Seit Sommer 2019 bilden Rheinmetall und MBDA Deutschland in der Entwicklung von Hochenergie-Lasereffektoren eine Arbeitsgemeinschaft mit dem Ziel, gemeinsam einen Laserdemonstrator für den Einsatz in der Deutschen Marine zu bauen, zu integrieren und zu testen. Rheinmetall hat bereits 2015 auf einem Marineleichtgeschütz (MLG 27) an Bord einer deutschen Marineeinheit eine 10-Kilowatt-Laserwaffe (Hochenergielaser (HEL-Effektor)) installiert, die für das Erfassen und Verfolgen von Zielen eingesetzt wurde. Im Oktober 2016 testete MBDA Deutschland einen Hochenergie-Lasereffektor auf einem Truppenübungsplatz an der deutschen Ostseeküste.

Laserwaffenversuche in der Deutschen Marine
HELMA-P auf der EuroNaval 2022. Foto: Maritime Matters HUM

Die europäische Entwicklung von Laserwaffen hinkt den Fortschritten in den Vereinigten Staaten hinterher. An Bord von „USS Preble“ (DDG-88), einem Zerstörer der Arleigh-Burke-Klasse (2. Los), wird Helios, ein 60-kW-Laser zur Bekämpfung von Drohnen und kleineren Überwassereinheiten eingesetzt. Bei dem Laserwaffensystem von Lockheed Martin handelt sich dabei um die Weiterentwicklung eines bereits zwischen 2014 und 2017 auf USS „Ponce“ (LPD 15) eingesetzten 30-Kilowatt Lasers (AN/SEQ-3 Laser Weapon System, LaWS).

Die Royal Navy experimentiert mit „Dragonfire“, einem Demonstrator des Konsortiums MBDA, QinetiQ und Leonardo.

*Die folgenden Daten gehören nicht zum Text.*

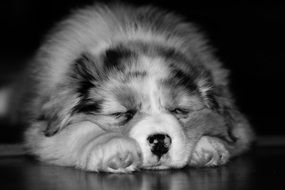black and white photo of a fluffy puppy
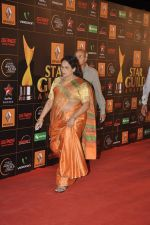 at The Renault Star Guild Awards Ceremony in NSCI, Mumbai on 16th Jan 2014(550)_52d8dbdf8cc01.JPG
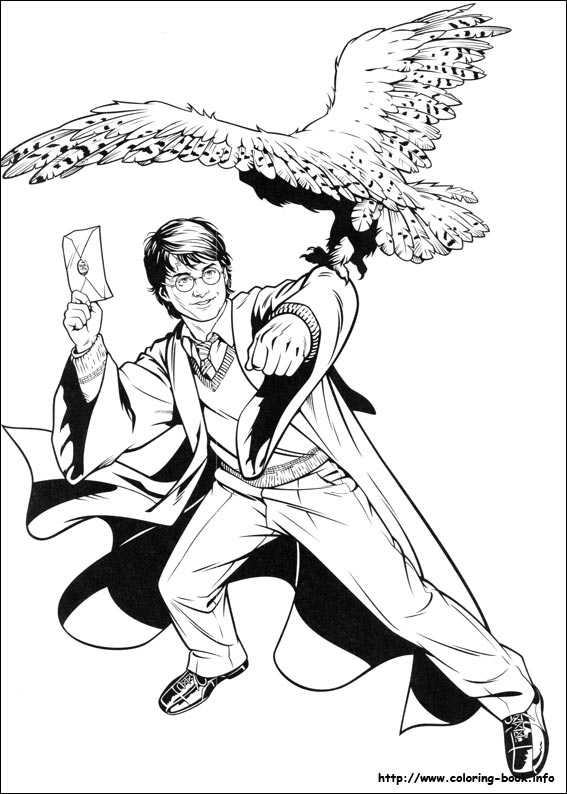 567x794 Potter Coloring Picture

Während der EuroNaval 2022 wurde bekannt gegeben, dass die französische Marine im kommenden Jahr Seeversuche mit dem System HELMA-P durchführen wird.

Der israelische Rüstungskonzern RAFAEL bewirbt sein Hochenergie-Laserwaffensystem (100-kW) IRON BEAM, dessen landgestützte Version seine Wirksamkeit bereits nachweisen konnte.

Iron Beam. ©RAFAEL

Für verteidigungsrelevante Anwendungen werden Laserquellen für Laser von 2 µm bis 5 µm genutzt. Forschungsarbeiten (unter anderem am Deutsch-französischen Forschungsinstitut Saint Louis) richten sich auf neue Lasermaterialien und dotierten Glasfasern (Thulium, Holmium), nichtlineare Kristallen wie Zink-Germanium Phosphide (ZGP) und nichtplanare optisch-parametrische Oszillatoren (OPOs) sowie nichtlineare Faser wie Fluoridfasern und Erzeugung von Superkontinuum.